GREENPAY will provide as needed roles (creative, data loads, DBA and system admin).

 

Project Staffing for MyECheck Resources:

 

Project staffing level will be determined by MyECheck. The staffing level is elastic and may be changed by MyECheck based upon project requirements without notice or penalty. GREENPAY is engaging MyECheck Professional services roles and not specific staff.

 

 
 

 

Roles and Responsibilities:

 

Steve Blandford will serve as the MyECheck Project Director, and will provide guidance to the project based on other past and current MyECheck consulting projects, as well as general project experience. He will serve as the key point of contact for project specific MyECheck resource needs and to serve as the first point of escalation beyond the MyECheck on site project team.

 

Mr. Blandford will offer best practice design experience in the areas of GREENPAY system merchandising functionality, site design, back end integration design, GREENPAY project phase task planning (design, build, test, performance test, go live support), and help provide general project reviews and observations using previous MyECheck project and general project experience. MyECheck will also serve to facilitate Tech Support readiness, GREENPAY engineer requirements gathering, GREENPAY release acceptance planning, GREENPAY implementation issue escalation, and is responsible to GREENPAY for managing onsite MyECheck consultants.

 

MyECheck will assign, at the Client's request, consultants and/or senior consultants to assist the GREENPAY team, to work on gap analysis, architecture, CIS advisory, template development, customization, backend integration design and development, mentoring, and as needed. These resources can work on specific development tasks as assigned by the GREENPAY project management and the MyECheck Consulting Manager. These resources can also serve as a leveraged resources for other development team members on MyECheck technical issues regarding site development, most specifically questions relating to the use of the MyECheck system API's and template development.

 

MyECheck may assign a part time Principal Consultant or consulting manager to serve as the Solution Architect, initially working on gap analysis and architecture (for new development), complex development and customization, backend integration design and development, mentoring, and then as needed.

Data shown:
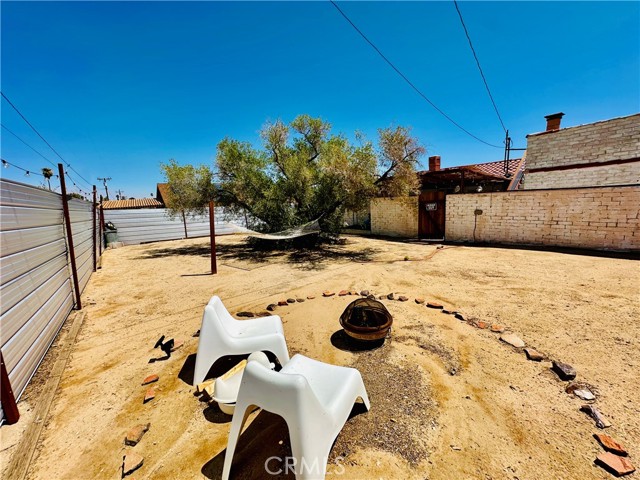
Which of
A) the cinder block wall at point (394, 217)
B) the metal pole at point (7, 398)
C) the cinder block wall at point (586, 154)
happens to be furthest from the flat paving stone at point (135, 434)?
the cinder block wall at point (586, 154)

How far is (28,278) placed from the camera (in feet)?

Directions for this task: Write out the stretch of the project staffing text from "MyECheck will assign, at" through "and template development.", word for word. Use only the project staffing text, not the material.

Complete response:
MyECheck will assign, at the Client's request, consultants and/or senior consultants to assist the GREENPAY team, to work on gap analysis, architecture, CIS advisory, template development, customization, backend integration design and development, mentoring, and as needed. These resources can work on specific development tasks as assigned by the GREENPAY project management and the MyECheck Consulting Manager. These resources can also serve as a leveraged resources for other development team members on MyECheck technical issues regarding site development, most specifically questions relating to the use of the MyECheck system API's and template development.